P_excess is the excess pressure inside the soap bubble,
T is the surface tension of the soap film,
R is the radius of the soap bubble.

Laplace’s law relates the excess pressure within a soap bubble to the surface tension of the soap film and the bubble’s radius.

VSAQ-9 : When water flows through a pipe, which of the layers moves fastest and slowest? justify them.

In water flow through a pipe, the layer of water closest to the pipe’s surface moves the slowest, while the layer at the center of the pipe moves the fastest. This is due to the no-slip condition, where the fluid in direct contact with the pipe adheres to it, experiencing strong adhesive forces, resulting in slower movement. In contrast, the central layer experiences less resistance from the pipe’s surface, allowing it to move faster.

VSAQ-10 : What are water proofing agents and water wetting agents? What do they do?

Laminar Flow in Pipes: Water flow within a pipe can be described as exhibiting laminar flow, a particular pattern of fluid motion.
Velocity Distribution in Laminar Flow: In laminar flow, the velocity of water varies across different layers within the pipe. Understanding the velocity distribution is crucial to comprehend how different layers of water move within the pipe.
No-Slip Condition and Friction: The no-slip condition plays a fundamental role in laminar flow. It refers to the fact that water molecules in direct contact with the pipe’s surface adhere to it, experiencing friction due to strong adhesive forces.
Variation in Velocity: As we move from the pipe’s surface towards the center, the layers of water experience less friction and consequently, higher velocity.
Velocity Peaks at the Center: The layer with the highest velocity is located at the exact center of the pipe.
Boundary Layer with Lowest Velocity: Conversely, the layer with the lowest velocity is situated at the boundary between the water and the pipe.
Parabolic Flow Profile: This variation in velocity across different layers leads to the formation of a distinctive parabolic flow profile within the laminar flow, illustrating the fluid’s behavior.
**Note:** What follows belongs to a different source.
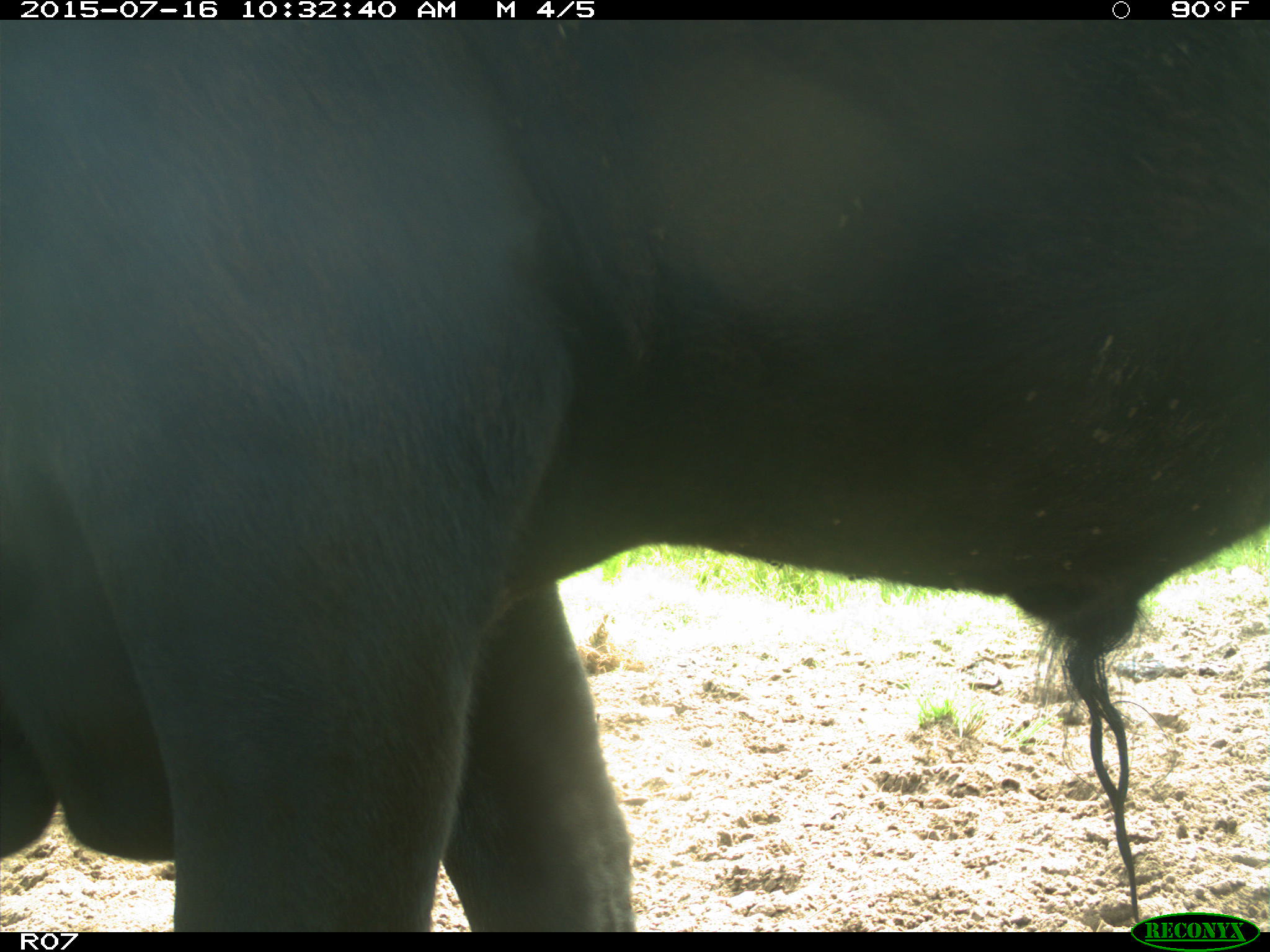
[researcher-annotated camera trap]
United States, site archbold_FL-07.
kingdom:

VSAQ-11 : Why water droplets wet the glass surface and does not wet lotus leaf?

Water droplets wet glass surfaces because the angle of contact between the droplets and the glass is less than 90 degrees. This causes the droplets to spread and form a thin film on the glass.

Conversely, water droplets do not wet lotus leaves because the angle of contact between water and the lotus leaf surface is greater than 90 degrees. As a result, the droplets maintain a spherical shape on the lotus leaf’s hydrophobic surface, preventing wetting and allowing them to roll off, keeping the leaf dry.

VSAQ-12 : Mention any two examples(or)applications that obey Bernoulli’s theorem and justify them.

Airplane Wing Design: Bernoulli’s theorem is crucial in the design of airplane wings. The curved shape of an airplane wing, or airfoil, causes the air above it to move faster and have lower pressure than the air below it. This pressure difference generates lift, allowing airplanes to overcome gravity and achieve flight. It aligns with Bernoulli’s principle, where faster-moving air corresponds to lower pressure.
Blood Flow in Arteries: Bernoulli’s theorem is also applicable to understanding blood flow in arteries. Blood flowing through narrow arteries accelerates, creating lower pressure according to Bernoulli’s principle. This principle helps in drawing blood back into the heart during diastole, aiding circulation. Arteries’ constriction and expansion rely on Bernoulli’s principle to maintain proper blood flow, ensuring efficient distribution of oxygen and nutrients to body tissues.